How about opposition to agricultural protection? As per capita income increases with economic development, the proportion of food expenses in total consumption declines. Rising grocery prices do not have as much impact on workers’ lives as before, and their resistance to agricultural protection diminishes. Also, since the industrial structure itself shifts from labor-intensive to capital-intensive, the importance of wages is small for management and capitalists. Thus, their consciousness of prices of agricultural products diminishes. Furthermore, as the non-agricultural sector expands, the number of enterprises also increases, and even if they try to act jointly, the free rider phenomenon described above occurs and cooperation cannot be achieved at previous levels.

Most people engage in non-agricultural sectors in the developed-country stage. The cost of protecting agriculture is very small for non-agricultural people on a per capita basis. The costs necessary to provide the same protection to the small number of farmers drop drastically so resistance is reduced accordingly. In addition, at this stage, the importance of the non-economic value of agriculture such as conservation of green space and maintenance of country scenery in rural areas is increasingly asserted. Thus, protection of agriculture tends to be easy to accept. These changes shift the marginal cost curve of agricultural protection for politicians downwards.

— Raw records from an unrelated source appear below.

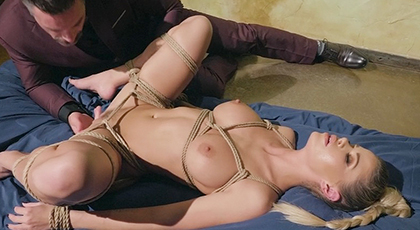 Rubia explosiva adora que ser dominada en el sexo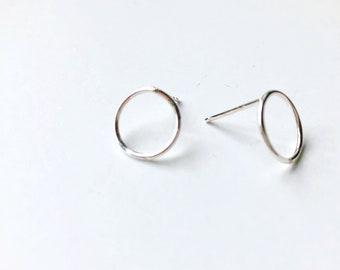 Silver Circle Stud, Circle Studs, Silver Studs, Minimalist Silver Earrings, Minimalist Silver Studs, Circle Earrings, Circle Earrings
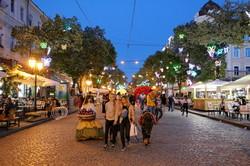 Вечерняя сказка улицы Дерибасовской в Одессе: светящиеся бабочки и фрукты (ФОТО)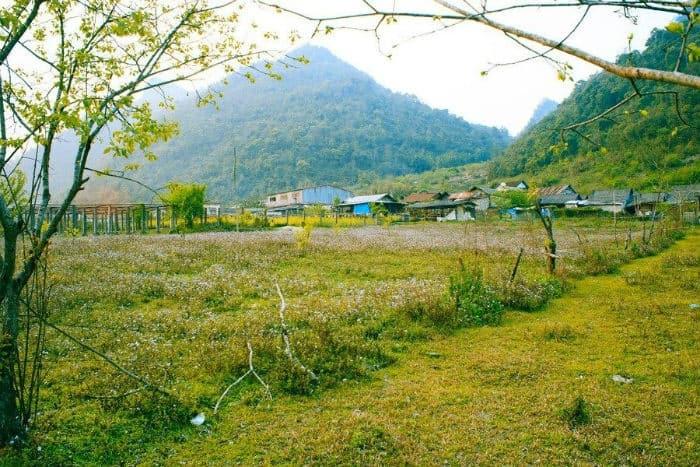 Bảng làng ở cổng trời Mường Lống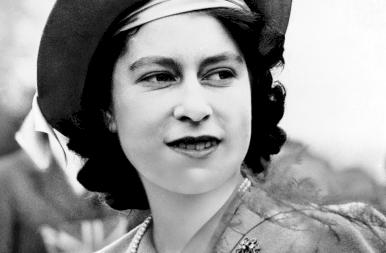 95 éves lett II. Erzsébet: ritkán látott képek a királynőről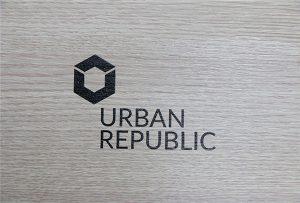 Logotipą spausdinant ant medienos WER-D4880UV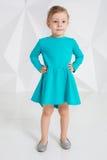 Schönes kleines Mode-Modell auf weißem Studiohintergrund Porträt des netten Mädchens aufwerfend im Studio Stockfotos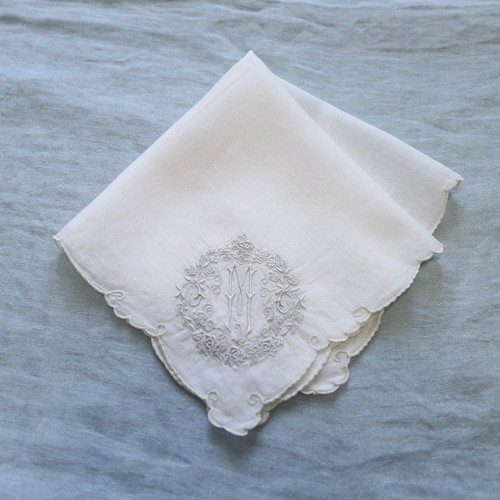 Vintage Embroidered Handkerchief 004・ヴィンテージ 刺繍ハンカチ 004 イニシャル M U.S.A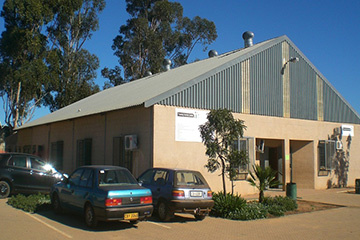 The Ilingelethu e-Centre operates from the Thusong Centre in Eyethu Street.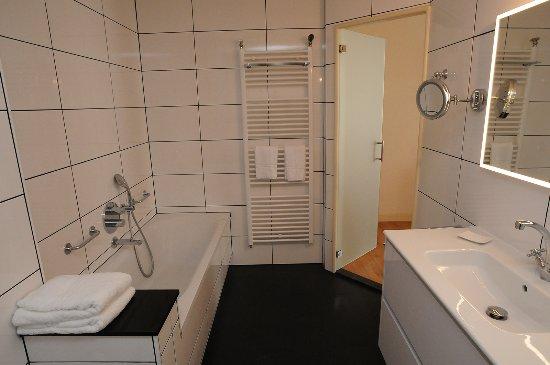 Suite badkamer Hotel De Gulden Waagen - Foto van Hotel De Gulden ...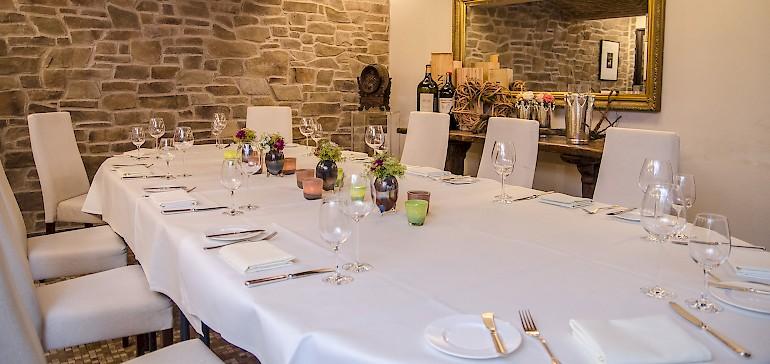 Stilecht und urig präsentiert sich der Weinkeller für bis zu 16 Personen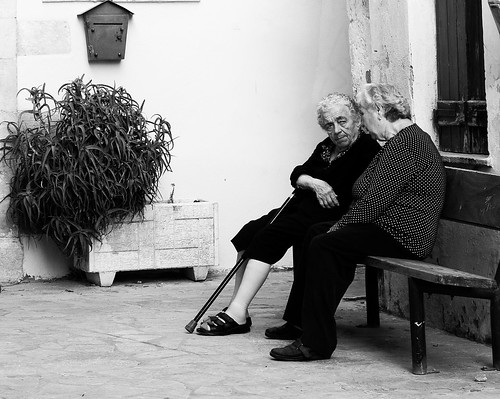 old ladies chattingBW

For politicians, the marginal benefits from agricultural protection are strengthened and the marginal costs are reduced, resulting in both MR and MC curves shifting to the right and agricultural protection levels at the developed-country stage rising.

11.4 Determinants of the Agricultural Protection Level

This section presents a mechanism to determine the agricultural protection level based on the above model. An important variable that directly affects the number of votes cast for a politician in terms of agricultural protection policy is the relative farm household income in comparison with workers’ income of the industrial sector. The income disparity between the agricultural and industrial sectors is neglected in the early stages of development. But, as development progresses, remediation of income disparity becomes a policy issue.

The labor wage rate is used as the most important variable representing income. The demand curve for labor is derived as marginal labor productivity: that is, the physical marginal labor productivity multiplied by the product price. The wage rate is determined at the level where the labor demand curve intersects with the labor supply curve. If the labor market is competitive, the wage rate is the same in agriculture and industry. However, production resources invested in the agricultural sector are mostly specific to agriculture and the migration and shifting of agricultural resources to the industrial sector are difficult and impose a large transaction cost including psychological costs. Therefore, the wage rate is determined differently between agriculture and industry equalizing it to the marginal value productivity of labor in each sector as follows:

$${\text{Wa}} = {\text{Pa MLa}}$$
(11.1)
$${\text{Wm}} = {\text{Pm MLm}}$$
(11.2)

where Wa and Wm are the agricultural and industrial wage rates, respectively. Pa and Pm are the price of agricultural and industrial products, respectively. MLa and MLm represent the physical marginal productivity of agricultural and industrial labor, respectively.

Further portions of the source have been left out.